Space

October 18, 2012

New Curiosity instruments show surprising Mars rock

NASA photograph

The first rock the new Curiosity instruments touched have presented a more varied composition than expected from previous missions. The rock also resembles some unusual rocks from Earth’s interior.

The rover team used two instruments on Curiosity to study the chemical makeup of the football-size rock called Jake Matijevic, to honor a pioneer JPL Mars rover designer.

The results support some surprising recent measurements and provide an example of why identifying rocks’ composition is such a major emphasis of the mission. Rock compositions tell stories about unseen environments and planetary processes.

“This rock is a close match in chemical composition to an unusual but well-known type of igneous rock found in many volcanic provinces on Earth,” said Edward Stolper of the California Tech who is a Curiosity co-investigator. “With only one Martian rock of this type, it is difficult to know whether the same processes were involved, but it is a reasonable place to start thinking about its origin.”

On Earth, rocks with composition like this typically come from processes in the planet’s mantle beneath the crust, from crystallization of relatively water-rich magma at elevated pressure. Jake was the first rock analyzed by the rover’s arm-mounted Alpha Particle X-Ray Spectrometer instrument and about the thirtieth rock examined by the Chemistry and Camera (ChemCam) instrument.

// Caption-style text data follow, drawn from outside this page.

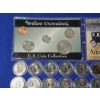 Image 2 : Assorted Coins: "Americas Classic Coins", BU Coin Collection, & Lot of Quarters Total FV: $29.52
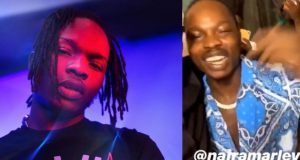 Naira Marley turns himself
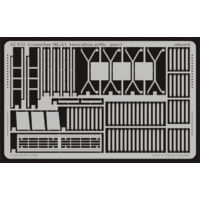 Eduard 35942 1/35 Centurion Mk.5/1 (Mk.5/2) Australian grills Photo Etched Set (AFV Club)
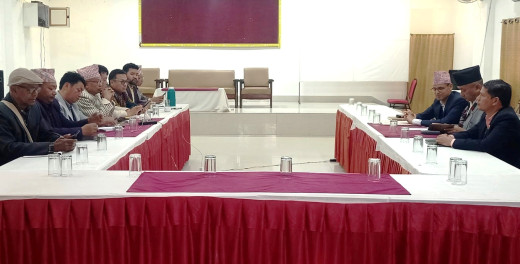 प्रदेश सरकार र पहिचान पक्षधरबिच तीन बुँदे सहमति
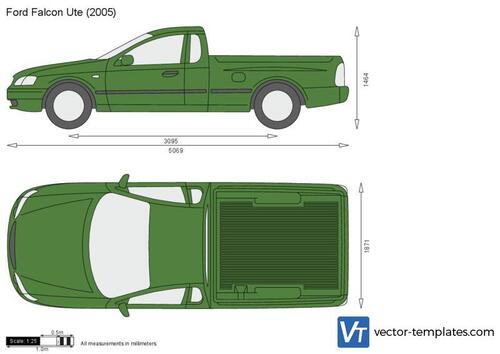 Ford Falcon Ute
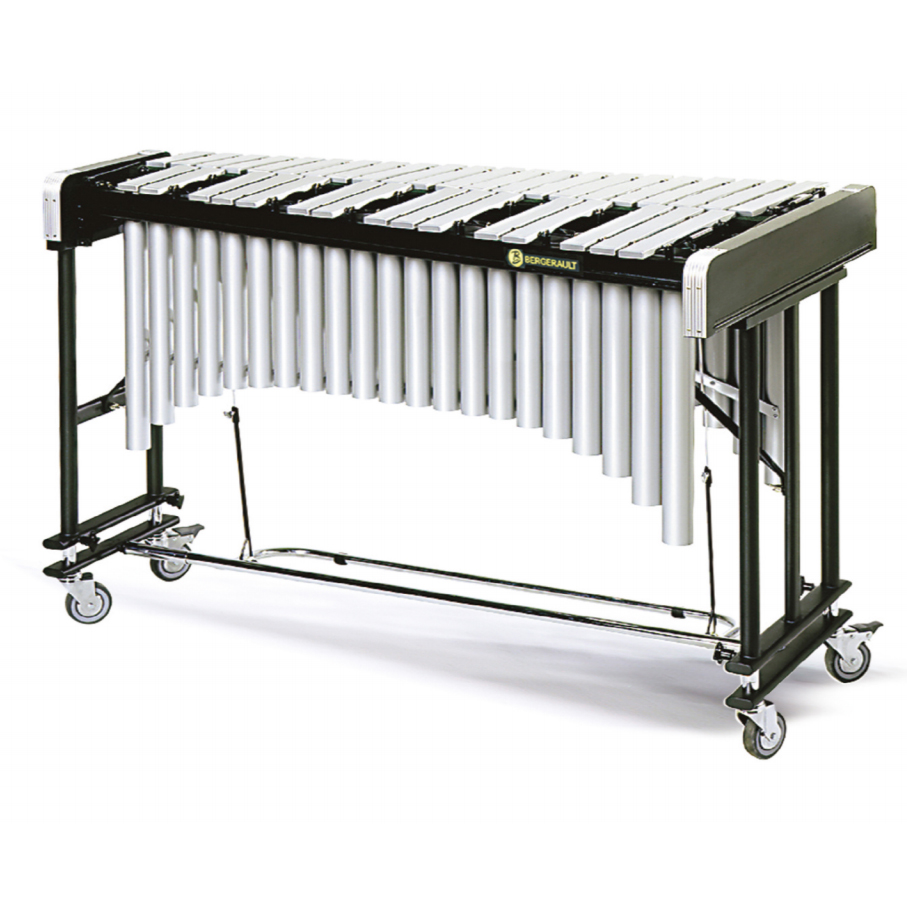French imported Borg professional percussion concert series vibrato aluminum board piano VU3 group School Orchestra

Two penny-size spots on Jake were analyzed Sept. 22 by this rover’s improved and faster version of earlier APXS devices on previous Mars rovers, which have examined hundreds of rocks. Thus scientists have available a comparison library of Mars rocks.

“Jake is kind of an odd Martian rock,” said APXS Principal Investigator Ralf Gellert of the University of Guelph in Ontario, Canada. “It’s high in elements consistent with the mineral feldspar, and low in magnesium and iron.”

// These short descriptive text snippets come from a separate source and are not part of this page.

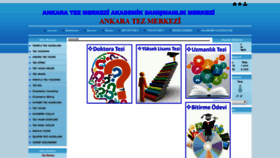 What Ankaratezmerkezi.com website looked like in 2019 (5 years ago)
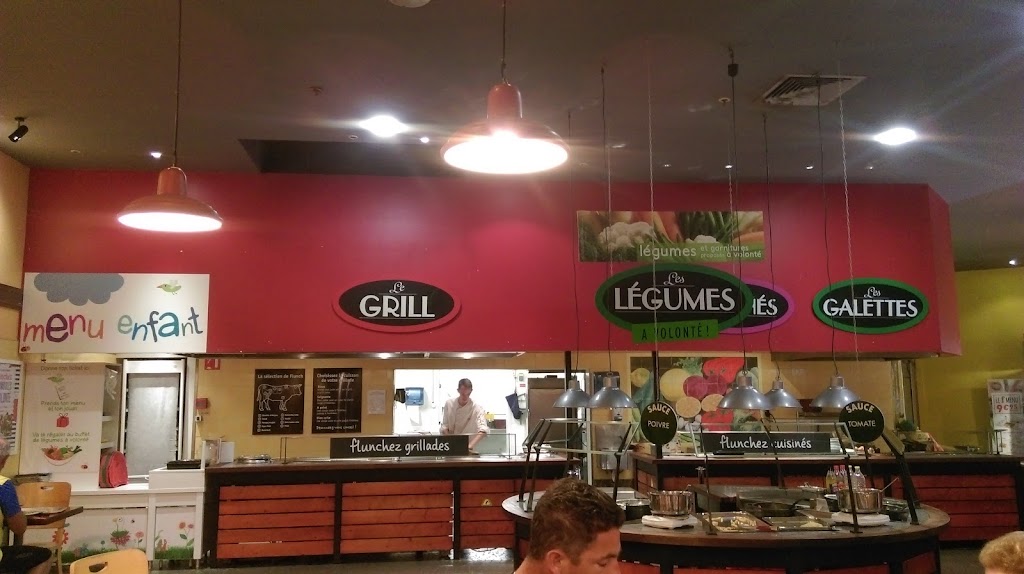 Restaurant flunch Dieppe in Dieppe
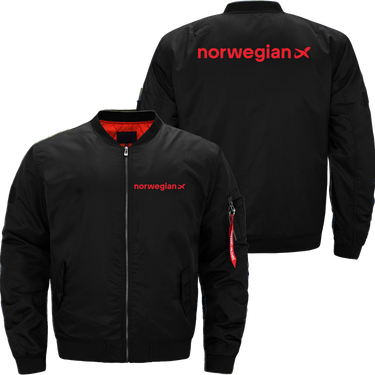 NORWEGIAN AIRLINES JACKET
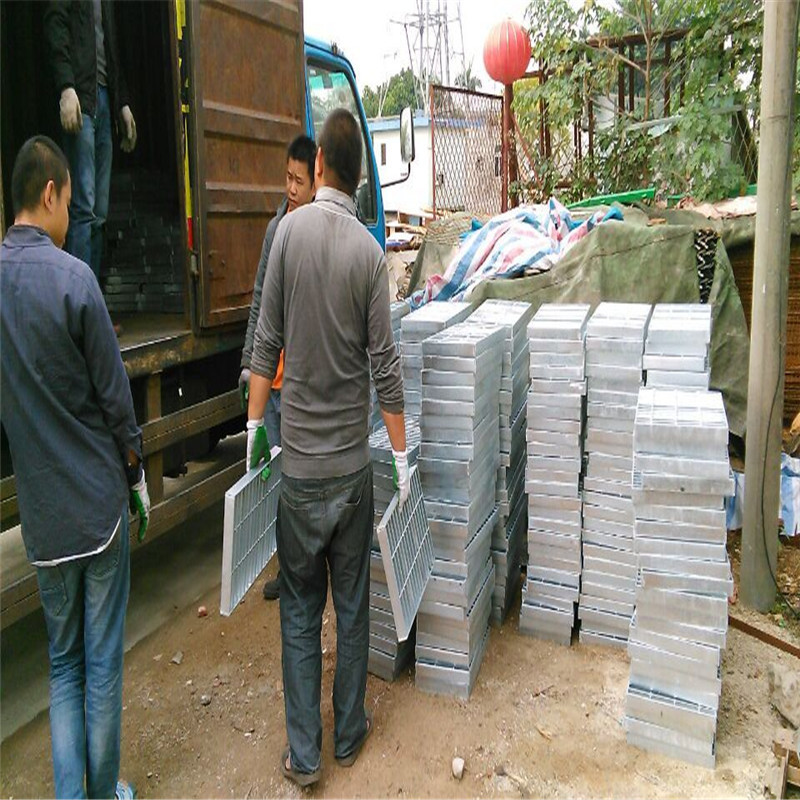 【钢格板】供应框架镀锌钢格板 广州钢格板厂家批发平台钢格板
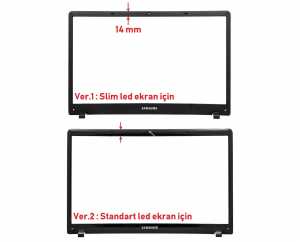 Samsung NP300E5Z, NP300E5ZH, NP300E5ZI Notebook Lcd Bezel / Ver.1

Also, ChemCam found unique compositions at each of 14 target points on the rock, hitting different mineral grains within it. “ChemCam had been seeing compositions suggestive of feldspar since August, and we’re getting closer to confirming that now with APXS data, although there are additional tests to be done,” said ChemCam Principal Investigator Roger Wiens of Los Alamos National Lab.

Jake’s examination is the first comparison on Mars using both APXS results the ChemCam, which shoots laser pulses from the top of the rover’s mast. The wealth of information from the two instruments checking chemical elements in the same rock is just a preview. Curiosity also carries analytical laboratories inside the rover to provide other composition information about powder samples from rocks and soil. The mission is progressing toward getting the first soil sample into those analytical instruments during a “sol,” or Martian day.

 

Martian sand sampling progressing

 

Commands have sent to Curiosity instructing the rover to collect a third scoop of soil from the “Rocknest” site of windblown Martian sand and dust.

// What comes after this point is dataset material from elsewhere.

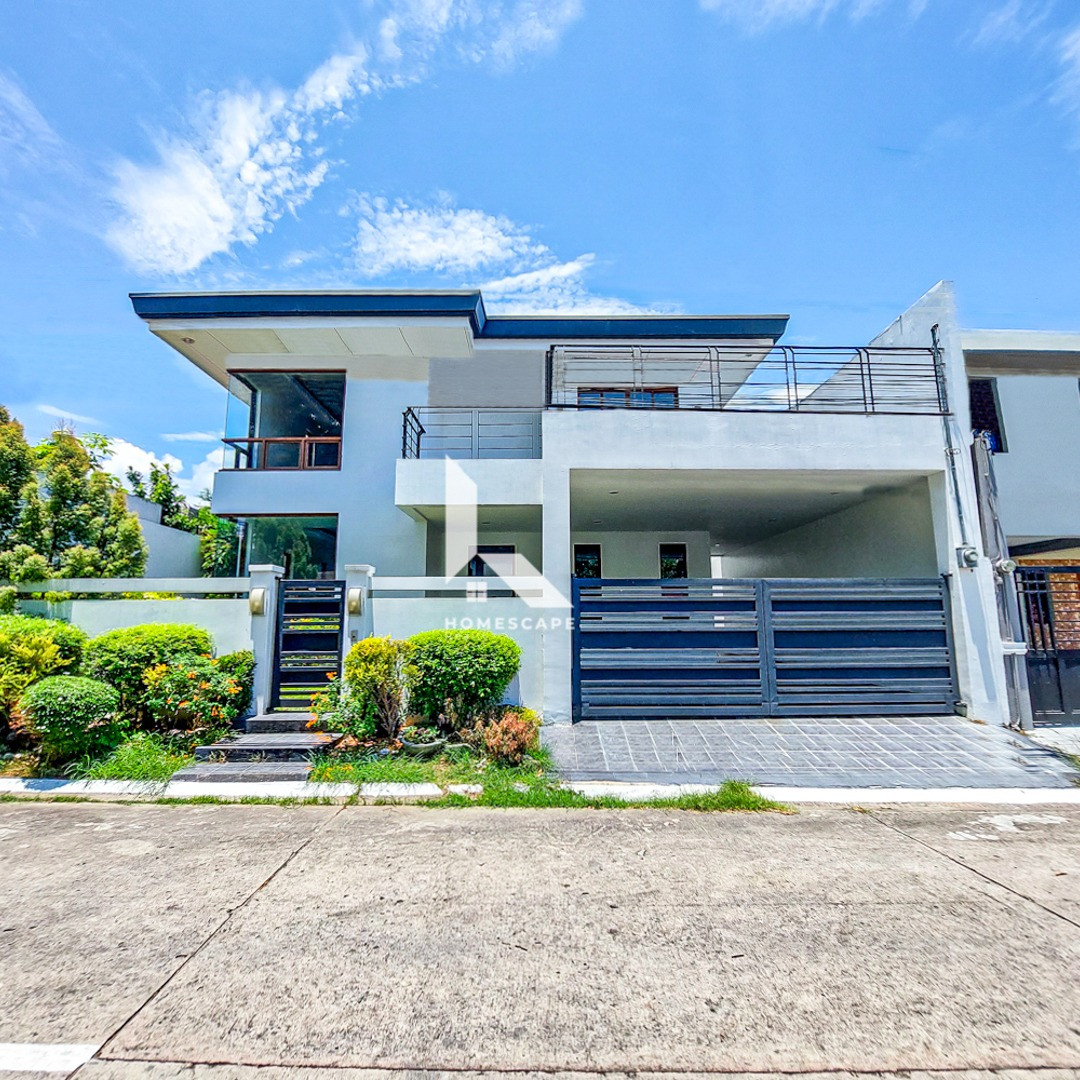 Gorgeous Brand New 2 Storey House for Sale in BF Homes photo 1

Pending evaluation of this Sol 69 (Oct. 15, 2012) scooping, a sample from the scoopful is planned as the first sample for delivery, a few days latter, to one of the rover’s internal analytical instruments, the Chemistry and Mineralogy (CheMin) instrument.

A later scoopful will become the first solid sample for delivery to the rover’s other internal analytical instrument, the Sample Analysis at Mars instrument.

The rover’s second scoopful, collected on Sol 66, was intentionally discarded on Sol 67 due to concern about particles of bright material seen in the hole dug by the scooping. Other small pieces of bright material in the Rocknest area have been assessed as debris from the spacecraft. The science team did not want to put spacecraft material into the rover’s sample-processing mechanisms.

Also, the first two scoops were used to completely scour the interior of the sample delivery mechanisms of a suspected film of material that may have been brought up from earth.

Confidence for going ahead with the third scooping was based on a new assessment that other bright particles in the area are native Martian material. One factor in that consideration is seeing some bright particles embedded in clods of Martian soil. Further investigations of the bright particles were planned, including some imaging in the Sol 69 plan. Sol 69, in Mars local mean solar time at Gale Crater, ended at 5:01 a.m. Oct. 16, PDT.